Who should tell the data stories?
January 04, 2017
[This post is a precursor to the keynote I’ll give at the Open Belgium 2017 conference, March 6, Brussels]
From a real job opening:
Job description
The Senior Data Journalist will take a lead with the editorial element of our multi-disciplinary Digital Content team, working collaboratively with business areas to create high quality editorial materials in text, data and visual interactive.
Main responsibilities
Working with designers, web developers and statisticians, to produce compelling stories which connect data with a variety of audiences.
Essential
Degree in journalism or a related subject OR relevant publishing qualification AND/OR equivalent practical experience in data-driven journalism.
Practical experience of working in digital publishing, writing content for multiple channels, to challenging deadlines.
Can you guess what organization is hiring this Senior Data Journalist?
No, it’s not a media organization. This job opening was run last year by the Office for National Statistics. And what’s more: if you’re quick, you can still apply to work as a data journalist under this senior data journalist. The ONS, one of the leading national offices for statistics worldwide, clearly has ambitions in the field of data journalism.
This is also obvious from visual.ONS, a subsite that that was launched in January 2015 and carries the tagline ‘Official data, new insights’. This is from the ‘About’ section of the visual.ONS:
Visual.ONS is a website exploring new approaches to making ONS statistics accessible and relevant to a wide public audience.
The site will be a home to a variety of different content, including infographics, interactive visualisations and short analysis, exploring data from a range of ONS outputs.
And what about Let’s get married. OK - when?, a longform multimedia piece, including video, historical photos and static and animated charts. A production many newsrooms would be very proud of.
So what’s wrong with government institutions doing data journalism and producing editorial content? In the end, they are the ones that put all the effort in collecting the data. And they are the ones that know the data best. Great that they now offer their data and their insights in more beautiful formats, that are accessible to lay people. Right?
Zero sum
Well, in times of decreasing budgets, critics say that statistical offices should stick to their core tasks of gathering, checking and publishing raw data. Inevitably, resources that are spent on data journalism and multimedia productions are resources not spent on statistical work.
This discussion is also going on the Netherlands, where the Centraal Bureau voor de Statistiek is presenting itself more and more as a news organization, reacting to breaking news and playing a bigger role in the public debate. It now has a newsroom of 25 editors. At the same time, the collection of new data on 30 statistical time series was discontinued.

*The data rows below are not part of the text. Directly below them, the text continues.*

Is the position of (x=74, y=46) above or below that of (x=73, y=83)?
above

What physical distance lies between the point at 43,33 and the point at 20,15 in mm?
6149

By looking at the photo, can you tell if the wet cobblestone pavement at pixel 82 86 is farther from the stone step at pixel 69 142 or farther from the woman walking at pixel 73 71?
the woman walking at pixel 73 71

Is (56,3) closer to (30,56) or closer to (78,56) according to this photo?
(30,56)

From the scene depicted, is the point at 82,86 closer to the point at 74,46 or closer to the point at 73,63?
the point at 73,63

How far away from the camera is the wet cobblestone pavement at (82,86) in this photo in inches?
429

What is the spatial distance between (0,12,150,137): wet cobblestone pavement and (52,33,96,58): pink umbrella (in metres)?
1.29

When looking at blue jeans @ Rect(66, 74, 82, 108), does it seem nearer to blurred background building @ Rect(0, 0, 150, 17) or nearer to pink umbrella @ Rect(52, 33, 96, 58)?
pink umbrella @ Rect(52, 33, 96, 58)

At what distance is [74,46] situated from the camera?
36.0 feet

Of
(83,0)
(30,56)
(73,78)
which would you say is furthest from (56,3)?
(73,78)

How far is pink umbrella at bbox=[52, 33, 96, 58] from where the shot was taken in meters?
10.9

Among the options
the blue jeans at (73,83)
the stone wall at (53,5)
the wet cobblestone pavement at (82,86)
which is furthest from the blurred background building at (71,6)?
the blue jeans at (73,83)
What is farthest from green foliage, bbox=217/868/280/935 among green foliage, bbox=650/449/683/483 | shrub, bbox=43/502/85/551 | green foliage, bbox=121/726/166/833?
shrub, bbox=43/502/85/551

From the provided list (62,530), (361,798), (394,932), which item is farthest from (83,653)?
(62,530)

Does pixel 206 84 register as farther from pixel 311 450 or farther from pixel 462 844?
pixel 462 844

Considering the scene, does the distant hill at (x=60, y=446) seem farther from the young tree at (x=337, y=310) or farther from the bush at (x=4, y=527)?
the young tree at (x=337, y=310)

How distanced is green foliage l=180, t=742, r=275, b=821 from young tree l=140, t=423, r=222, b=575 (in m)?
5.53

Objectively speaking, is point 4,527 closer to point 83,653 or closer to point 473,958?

The CBS newsroom, called 'the most beautiful place I worked in in 30 years of media' by editor in chief Mike Ackermans.
Read Ook onze statistiek wordt nu bepaald door de waan van de dag (Dutch), if you would like to read more about the CBS case.
Data left unpublished
When statistical offices do data journalism, they produce editorial content. This means that stories have a focus and things are left out. In data terms, this means the published data is aggregated, filtered or translated into graphics.
As long as the full, raw, unaggregated dataset is published alongside the data story, this doesn’t really pose a problem. But when offices cultivate an attitude of ‘the story is published, the public is informed, no need anymore to publish the raw data’, then this does pose a problem. Because then offices will make the editorial choices of what is important in the data and anyone else with an interest in the data is cut off from the raw data.
If you think this is an hypothetical scenario, do read Civil partnerships: the ONS and the data journalist by online journalism lecturer Andy Dickinson. He describes the case of an ONS dataset on civil partnerships that in September last year wasn’t published fully any more. Instead, the ONS made an analysis and only published a summary.
Data in times of less democracy
Less democratic leaders not seldom are in conflict with their statistical offices: the latter will sometimes show how bad the shape of the country is, while the former wants to demonstrate how well he or she is leading the country. As an example: read INDEC, the lying machine, on the war between the office of statistics and the Argentine government fought out over the inflation numbers in the country.
So official institutions, under direct control of the government, publishing data stories about how well or how bad the country is doing, are a risk. Framing data, cherry picking, changing definitions: a lot of techniques exist to spin a data story. And that is without even mentioning just falsifying data.
But are media doing their jobs?
I can imagine the following reasoning happening in the mind of the director of the national office for statistics:
- we publish a lot of costly data
- there are a lot of interesting stories to find in the data
- yet, every time we publish the data, media do not pick it up
- I have to show how relevant and impactful we are, we’ll lose budgets otherwise
- so let’s do the data journalism ourselves and make headlines that way.
It’s true: especially in smaller news rooms, numeracy and statistical knowledge are generally quite low. And with the existing time pressure natural to news rooms, stories hidden in data are usually overlooked and official statistics don’t make it into the news because of that.